● Texte à lire:
************

« Ma grand-mère a Alzheimer, puis-je l’aider à voter ? »

Illustration par DALL·E à partir du texte

P.J. (la facette psychanalyste d’icelui), est curieux de savoir ce que les lecteurs du Blog de PJ pensent de ce genre d’échange.

« Ma grand-mère a Alzheimer, puis-je l’aider à voter ? »

Par Kwame Anthony Appiah

Aujourd’hui, le chroniqueur éthicien du New York Times Magazine répond à la question d’un lecteur sur l’aide à apporter à une personne handicapée pour qu’elle s’acquitte de ses responsabilités civiques.

Ma grand-mère est atteinte de démence. Dois-je l’aider à voter ?
Ma grand-mère est atteinte de la maladie d’Alzheimer à un stade relativement avancé et souffre d’une perte d’audition. À 97 ans, elle est encore assez présente pour reconnaître ses proches et apprécier notre compagnie, mais il devient presque impossible de communiquer avec elle.

Pour les élections générales de 2020, elle a obtenu un bulletin de vote par correspondance et les membres de sa famille proche, dont moi, l’ont aidée à le remplir. (Ses facultés cognitives étaient en déclin il y a quatre ans, mais elles n’étaient pas aussi dégradées qu’aujourd’hui). Si je me souviens bien, elle tenait le stylo pendant que nous faisions de notre mieux pour expliquer chaque mandat et chaque question. En cas de confusion, nous lui disions comment nous avions voté et elle faisait de même.

************

● Données:
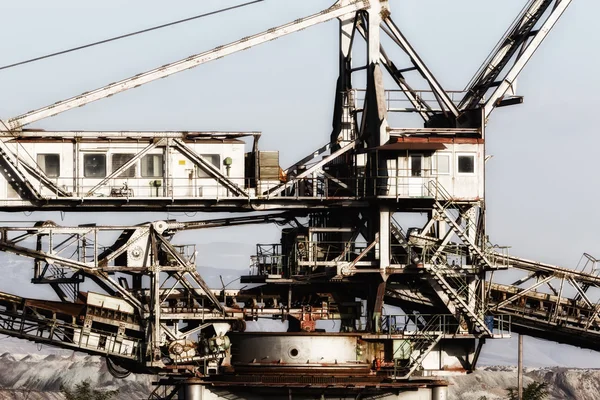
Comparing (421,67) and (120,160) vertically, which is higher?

************

● Consignes: Poursuivez le texte sur le vote de la grand-mère atteinte d'Alzheimer, à partir de sa dernière phrase. Le matériel n'est d'aucune utilité pour ce travail.

● Corrigé:
Est-il contraire à l’éthique de l’aider à voter à nouveau en novembre ? Je pense que les choses se dérouleront de la même manière que lors des dernières élections générales, c’est-à-dire qu’elle s’occupera de la logistique du vote tandis que nous la conseillerons. Bien qu’elle ne soit pas vraiment une idéologue, ma grand-mère a toujours voté. Avant sa maladie, nous connaissions suffisamment ses opinions politiques pour être raisonnablement sûrs de savoir pour qui et pour quoi elle voterait. Mais je suis également conscient(e ?) du fait que la frontière entre l’assistance et la coercition est floue dans cette situation. – Nom non divulgué

Le point de vue de l’éthicien :

Toute personne peut demander – et suivre – des conseils sur la manière de voter. Cela inclut le fait de demander à d’autres personnes comment elles ont voté et de choisir de faire de même. Si votre grand-mère est encore capable de cocher les cases et de signer le bulletin de vote pour exprimer ses choix, elle fait ce que tout le monde fait. Dans ces conditions, elle a le droit de voter avec votre aide. Si elle ne comprend pas ce qu’elle fait, elle ne vote pas vraiment ; le vote est l’expression d’un choix politique, et il serait erroné d’enregistrer un vote qui ne reflète pas ses choix réels.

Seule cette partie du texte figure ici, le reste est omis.